▶ **Goal of the exercise**:
Keep the pictures out of the copy and print all the entries below exactly.

***

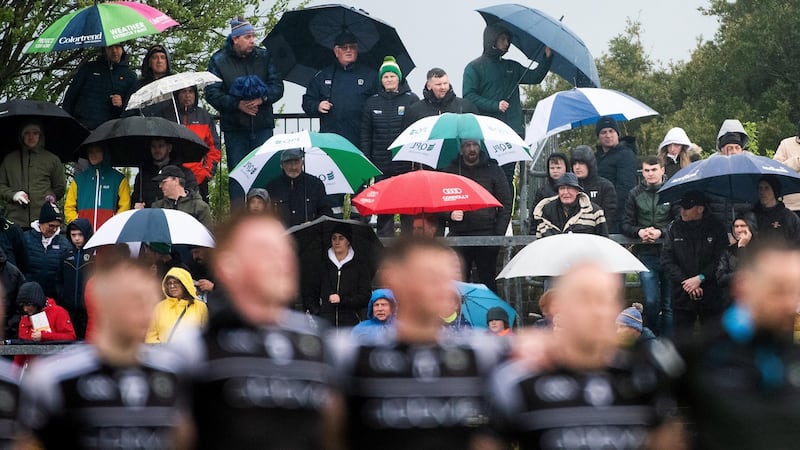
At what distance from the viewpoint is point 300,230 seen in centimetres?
1424

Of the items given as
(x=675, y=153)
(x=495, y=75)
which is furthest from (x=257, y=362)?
(x=495, y=75)

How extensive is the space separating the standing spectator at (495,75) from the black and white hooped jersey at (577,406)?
413 inches

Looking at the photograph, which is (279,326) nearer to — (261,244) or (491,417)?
(261,244)

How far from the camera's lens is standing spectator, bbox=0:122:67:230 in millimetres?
16297

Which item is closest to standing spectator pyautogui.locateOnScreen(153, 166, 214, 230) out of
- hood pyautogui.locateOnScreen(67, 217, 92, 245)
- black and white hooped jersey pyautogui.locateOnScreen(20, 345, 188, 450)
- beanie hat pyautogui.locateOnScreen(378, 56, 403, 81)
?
hood pyautogui.locateOnScreen(67, 217, 92, 245)

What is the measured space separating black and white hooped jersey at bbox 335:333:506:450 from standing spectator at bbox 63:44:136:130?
10.8 meters

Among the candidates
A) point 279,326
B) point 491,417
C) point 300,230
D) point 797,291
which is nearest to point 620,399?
point 491,417

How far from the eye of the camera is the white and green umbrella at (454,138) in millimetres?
15562

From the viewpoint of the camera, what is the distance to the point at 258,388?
6543 millimetres

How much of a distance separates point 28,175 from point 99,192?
902 mm

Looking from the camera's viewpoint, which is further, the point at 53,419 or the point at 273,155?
the point at 273,155

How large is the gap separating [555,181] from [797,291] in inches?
344

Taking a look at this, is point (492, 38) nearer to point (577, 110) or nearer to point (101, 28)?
point (577, 110)

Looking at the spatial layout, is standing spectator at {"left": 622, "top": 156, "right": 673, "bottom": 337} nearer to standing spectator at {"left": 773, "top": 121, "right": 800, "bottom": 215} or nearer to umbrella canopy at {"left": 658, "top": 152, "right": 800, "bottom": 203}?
umbrella canopy at {"left": 658, "top": 152, "right": 800, "bottom": 203}
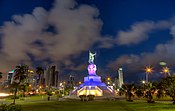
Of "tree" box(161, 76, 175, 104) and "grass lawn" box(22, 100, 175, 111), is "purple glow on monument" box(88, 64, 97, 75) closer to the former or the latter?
"grass lawn" box(22, 100, 175, 111)

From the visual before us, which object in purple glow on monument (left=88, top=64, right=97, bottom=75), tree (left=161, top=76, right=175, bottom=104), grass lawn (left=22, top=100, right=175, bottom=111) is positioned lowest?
grass lawn (left=22, top=100, right=175, bottom=111)

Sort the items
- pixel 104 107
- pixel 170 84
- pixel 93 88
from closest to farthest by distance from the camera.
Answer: pixel 104 107 < pixel 170 84 < pixel 93 88

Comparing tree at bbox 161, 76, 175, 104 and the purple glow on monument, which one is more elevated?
the purple glow on monument

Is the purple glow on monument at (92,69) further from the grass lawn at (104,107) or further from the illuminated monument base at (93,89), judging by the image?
the grass lawn at (104,107)

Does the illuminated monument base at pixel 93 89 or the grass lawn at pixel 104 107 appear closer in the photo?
the grass lawn at pixel 104 107

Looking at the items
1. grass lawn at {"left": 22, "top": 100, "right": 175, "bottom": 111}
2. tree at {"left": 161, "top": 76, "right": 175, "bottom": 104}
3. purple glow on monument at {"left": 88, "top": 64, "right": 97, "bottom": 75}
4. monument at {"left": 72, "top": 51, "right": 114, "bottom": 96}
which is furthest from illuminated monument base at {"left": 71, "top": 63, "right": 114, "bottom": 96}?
tree at {"left": 161, "top": 76, "right": 175, "bottom": 104}

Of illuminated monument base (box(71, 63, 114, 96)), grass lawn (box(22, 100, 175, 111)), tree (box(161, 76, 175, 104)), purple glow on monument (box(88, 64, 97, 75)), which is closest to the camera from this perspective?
grass lawn (box(22, 100, 175, 111))

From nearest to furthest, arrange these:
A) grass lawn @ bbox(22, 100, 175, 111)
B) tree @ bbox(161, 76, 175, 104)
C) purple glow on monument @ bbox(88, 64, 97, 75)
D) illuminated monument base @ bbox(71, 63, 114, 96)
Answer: grass lawn @ bbox(22, 100, 175, 111)
tree @ bbox(161, 76, 175, 104)
illuminated monument base @ bbox(71, 63, 114, 96)
purple glow on monument @ bbox(88, 64, 97, 75)

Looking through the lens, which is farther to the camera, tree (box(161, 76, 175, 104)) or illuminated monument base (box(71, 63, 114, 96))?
Answer: illuminated monument base (box(71, 63, 114, 96))

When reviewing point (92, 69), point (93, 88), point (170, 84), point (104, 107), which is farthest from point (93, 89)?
point (104, 107)

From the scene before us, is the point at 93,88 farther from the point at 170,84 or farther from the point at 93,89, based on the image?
the point at 170,84

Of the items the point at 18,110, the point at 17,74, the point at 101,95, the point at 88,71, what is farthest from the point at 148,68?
the point at 18,110

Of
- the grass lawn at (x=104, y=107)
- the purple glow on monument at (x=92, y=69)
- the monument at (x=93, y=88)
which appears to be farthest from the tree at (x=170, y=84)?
the purple glow on monument at (x=92, y=69)

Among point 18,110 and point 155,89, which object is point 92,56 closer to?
point 155,89
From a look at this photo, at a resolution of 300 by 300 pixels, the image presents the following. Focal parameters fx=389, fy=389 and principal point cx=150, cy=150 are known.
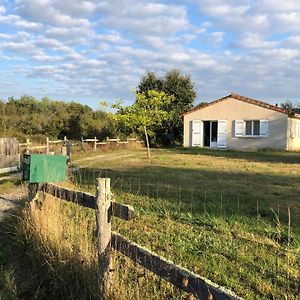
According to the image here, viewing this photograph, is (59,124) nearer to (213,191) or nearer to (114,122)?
(114,122)

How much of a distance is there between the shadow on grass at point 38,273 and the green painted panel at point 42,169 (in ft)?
2.57

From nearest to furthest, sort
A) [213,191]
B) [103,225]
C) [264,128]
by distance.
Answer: [103,225]
[213,191]
[264,128]

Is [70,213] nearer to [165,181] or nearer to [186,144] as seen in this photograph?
[165,181]

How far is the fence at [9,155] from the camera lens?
49.4 ft

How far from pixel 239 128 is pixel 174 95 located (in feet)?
27.7

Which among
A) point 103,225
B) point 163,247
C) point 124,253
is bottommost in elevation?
point 163,247

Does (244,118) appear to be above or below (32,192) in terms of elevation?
above

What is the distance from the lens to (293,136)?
27.5 m

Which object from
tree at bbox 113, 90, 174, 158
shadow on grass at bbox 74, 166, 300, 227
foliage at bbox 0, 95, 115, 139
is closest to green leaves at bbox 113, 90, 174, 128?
tree at bbox 113, 90, 174, 158

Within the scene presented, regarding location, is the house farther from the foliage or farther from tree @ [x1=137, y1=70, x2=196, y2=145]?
the foliage

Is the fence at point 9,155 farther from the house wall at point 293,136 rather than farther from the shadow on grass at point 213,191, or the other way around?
the house wall at point 293,136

***

▶ **Worked solution**:
At what distance from the viewpoint is point 300,230 seen in centimetres?
1424

Of the items given as
(x=675, y=153)
(x=495, y=75)
which is furthest from (x=257, y=362)?
(x=495, y=75)

How extensive is the space separating the standing spectator at (495,75) from the black and white hooped jersey at (577,406)?
413 inches

Looking at the photograph, which is (279,326) nearer to — (261,244) or (491,417)?
(261,244)

How far from the camera's lens is standing spectator, bbox=0:122:67:230 in millimetres?
16297

Which item is closest to standing spectator pyautogui.locateOnScreen(153, 166, 214, 230) out of
- hood pyautogui.locateOnScreen(67, 217, 92, 245)
- black and white hooped jersey pyautogui.locateOnScreen(20, 345, 188, 450)
- beanie hat pyautogui.locateOnScreen(378, 56, 403, 81)
?
hood pyautogui.locateOnScreen(67, 217, 92, 245)

What is the measured space separating black and white hooped jersey at bbox 335:333:506:450 from standing spectator at bbox 63:44:136:130?
10.8 meters

Among the candidates
A) point 279,326
B) point 491,417
C) point 300,230
D) point 797,291
which is nearest to point 620,399?
point 491,417

How far from the eye of the camera is the white and green umbrella at (454,138) in millimetres?
15562

From the viewpoint of the camera, what is the distance to the point at 258,388?
6543 millimetres

How much of a distance separates point 28,175 from point 99,192?
902 mm

Looking from the camera's viewpoint, which is further, the point at 53,419 or the point at 273,155?
the point at 273,155

How large is the gap separating [555,181] from [797,291] in inches?
344

Taking a look at this, is point (492, 38) nearer to point (577, 110) or nearer to point (101, 28)?
point (577, 110)

Looking at the spatial layout, is standing spectator at {"left": 622, "top": 156, "right": 673, "bottom": 337} nearer to standing spectator at {"left": 773, "top": 121, "right": 800, "bottom": 215} or nearer to umbrella canopy at {"left": 658, "top": 152, "right": 800, "bottom": 203}?
umbrella canopy at {"left": 658, "top": 152, "right": 800, "bottom": 203}
Of "tree" box(161, 76, 175, 104) and "grass lawn" box(22, 100, 175, 111), is "purple glow on monument" box(88, 64, 97, 75) closer to the former or the latter?
"grass lawn" box(22, 100, 175, 111)

From the visual before us, which object in purple glow on monument (left=88, top=64, right=97, bottom=75), tree (left=161, top=76, right=175, bottom=104), grass lawn (left=22, top=100, right=175, bottom=111) is positioned lowest?
grass lawn (left=22, top=100, right=175, bottom=111)

Sort the items
- pixel 104 107
- pixel 170 84
- pixel 93 88
from closest to farthest by distance from the camera.
Answer: pixel 104 107 < pixel 170 84 < pixel 93 88

Comparing tree at bbox 161, 76, 175, 104 and the purple glow on monument, which one is more elevated?
the purple glow on monument

Is the purple glow on monument at (92,69) further from the grass lawn at (104,107) or further from the illuminated monument base at (93,89), judging by the image?
the grass lawn at (104,107)

Does the illuminated monument base at pixel 93 89 or the grass lawn at pixel 104 107 appear closer in the photo?
the grass lawn at pixel 104 107

Looking at the items
1. grass lawn at {"left": 22, "top": 100, "right": 175, "bottom": 111}
2. tree at {"left": 161, "top": 76, "right": 175, "bottom": 104}
3. purple glow on monument at {"left": 88, "top": 64, "right": 97, "bottom": 75}
4. monument at {"left": 72, "top": 51, "right": 114, "bottom": 96}
which is furthest from illuminated monument base at {"left": 71, "top": 63, "right": 114, "bottom": 96}?
tree at {"left": 161, "top": 76, "right": 175, "bottom": 104}

Of illuminated monument base (box(71, 63, 114, 96)), grass lawn (box(22, 100, 175, 111)), tree (box(161, 76, 175, 104)), purple glow on monument (box(88, 64, 97, 75)), which is closest to the camera from this perspective?
grass lawn (box(22, 100, 175, 111))

From nearest to furthest, arrange these:
A) grass lawn @ bbox(22, 100, 175, 111)
B) tree @ bbox(161, 76, 175, 104)
C) purple glow on monument @ bbox(88, 64, 97, 75)
D) illuminated monument base @ bbox(71, 63, 114, 96)
Answer: grass lawn @ bbox(22, 100, 175, 111)
tree @ bbox(161, 76, 175, 104)
illuminated monument base @ bbox(71, 63, 114, 96)
purple glow on monument @ bbox(88, 64, 97, 75)

Looking through the lens, which is farther to the camera, tree (box(161, 76, 175, 104)) or illuminated monument base (box(71, 63, 114, 96))?
Answer: illuminated monument base (box(71, 63, 114, 96))

When reviewing point (92, 69), point (93, 88), point (170, 84), point (104, 107), which is farthest from point (93, 89)?
point (104, 107)

From the scene before us, is the point at 93,88 farther from the point at 170,84 or farther from the point at 93,89, based on the image?
the point at 170,84

Of the items the point at 18,110, the point at 17,74, the point at 101,95, the point at 88,71, what is farthest from the point at 148,68?
the point at 18,110

Of
- the grass lawn at (x=104, y=107)
- the purple glow on monument at (x=92, y=69)
- the monument at (x=93, y=88)
which appears to be farthest from the tree at (x=170, y=84)?
the purple glow on monument at (x=92, y=69)

Among point 18,110 and point 155,89, which object is point 92,56 closer to?
point 155,89
From a look at this photo, at a resolution of 300 by 300 pixels, the image presents the following. Focal parameters fx=389, fy=389 and principal point cx=150, cy=150 are known.
According to the image here, viewing this photograph, is (59,124) nearer to (213,191) or nearer to (114,122)?
(114,122)

How much of a distance is there between the shadow on grass at point 38,273 and the green painted panel at point 42,169 (in ft)?
2.57

From nearest to furthest, sort
A) [213,191]
B) [103,225]
C) [264,128]
by distance.
Answer: [103,225]
[213,191]
[264,128]

Is [70,213] nearer to [165,181] or nearer to [186,144] as seen in this photograph?
[165,181]

How far is the fence at [9,155] from the camera lens?
49.4 ft

How far from pixel 239 128 is pixel 174 95 located (in feet)?
27.7

Which among
A) point 103,225
B) point 163,247
C) point 124,253
is bottommost in elevation?
point 163,247

Does (244,118) appear to be above or below (32,192) in terms of elevation?
above

What is the distance from the lens to (293,136)?
27.5 m

Which object from
tree at bbox 113, 90, 174, 158
shadow on grass at bbox 74, 166, 300, 227
foliage at bbox 0, 95, 115, 139
is closest to green leaves at bbox 113, 90, 174, 128?
tree at bbox 113, 90, 174, 158

Within the scene presented, regarding location, is the house farther from the foliage or farther from tree @ [x1=137, y1=70, x2=196, y2=145]?
the foliage

Is the fence at point 9,155 farther from the house wall at point 293,136 rather than farther from the shadow on grass at point 213,191, or the other way around?
the house wall at point 293,136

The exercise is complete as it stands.